If the provisions of an agreement aren’t followed, developer’s release from liability can’t be relied on.
We are all familiar with architects and contract administrators certifying practical completion under building contracts. Often there are mirror provisions in agreements for lease, development agreements and funding agreements relating to practical completion and making good defects, with associated inspection procedures. What happens if these mirror procedures are not followed? Can this leave developers exposed?
Apcoa v Crosslands is a recent Scottish case about liability for defects in a multi storey car park. The decision is not binding in England and Wales, but is a good example of how provisions of an agreement for lease or development agreement need to be followed if a developer is to rely on a clause within that agreement releasing it from liability.
Under an agreement for lease Crosslands agreed to build a car park for Apcoa. The agreement had the usual obligations including a requirement to build the car park in the appropriate manner. It gave Apcoa the right to attend practical completion and defects inspections and to make representations as to whether PC and defects certificates should be issued under the building contract.
The agreement said that once the certificate of making good had been issued under the building contract, Crosslands would have no further liability in relation to the works.
The works were completed in 2008 and certificate of making good was issued in June 2012. Apcoa was not, however, given notice of the defects inspection and was not given the opportunity to make representations as to whether the certificate should be issued.

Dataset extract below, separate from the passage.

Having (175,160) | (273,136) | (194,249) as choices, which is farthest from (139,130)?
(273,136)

The waterproof coating on the top deck of the car park failed and significant repairs were required. Apcoa made a claim against Crosslands for the failure and the cost of repair. Crosslands tried to rely on the developer’s release in the agreement for lease which said Crosslands would be released from liability for defects once the certificate of making good had been issued. Apcoa said there had been no final inspection meeting and it had only seen the certificate of making good after it had started court proceedings.
The court looked at the parties’ intentions at the time of their bargain and concluded the requirements in the agreement for lease in relation to the certificate of making good were not intended to be optional. Even though the developer release clause did not refer to any preconditions (other than the issue of the certificate of making good), the judge decided the parties could not have intended that Crosslands would benefit from the release in circumstances where it had disregarded the defects provisions. It would otherwise allow Crosslands to benefit from the exclusion of liability for defects in circumstances where it had failed to follow provisions relating to defects which were intended to allow Apcoa to accept Crosslands’ release from liability.
The court held that the failure to comply with the requirements relating to the certificate of making good meant there could be no valid certificate and thus no exclusion of Crossland’s liability. This makes clear that even if the developer’s release is not stated to be conditional upon compliance with the defects inspection regime, the developer will need to comply in order to rely on the release.
Where architects are administering building contracts that have mirror practical completion and defects provisions in associated agreements for lease, development agreements or funding agreements, it should be clear who has responsibility for liaising with third parties and applying those procedures. Care needs to be taken that procedures are followed as failure to do so can have serious ramifications for a developer’s liability.
IN PLAIN ENGLISH: AGREEMENT FOR LEASE
An agreement for lease is an agreement entered into between a landlord and a tenant under which the tenant agrees that it will take a lease of the property at a certain point in time or upon certain conditions being met. Where an agreement for lease is entered into before construction works have begun, or during the course of construction, it will usually include general development covenants requiring the landlord to carry out the works in a good and workmanlike manner and in accordance with an agreed specification and all relevant statutory requirements. Agreements for lease often give the tenant the right to attend and make representations at practical completion and defects inspections. They should not, however, allow the tenant to veto the issue of a practical completion certificate or certificate of making good defects under the underlying building contract. The landlord will often be released from its liability under the agreement for lease following the issue of the certificate of making good defects under the building contract. The Crosslands case shows the risk of not following the relevant procedures in the agreement for lease and the landlord retaining a liability it thought it had been released from.
This article was published in the RIBA Journal online on the 15 August 2016.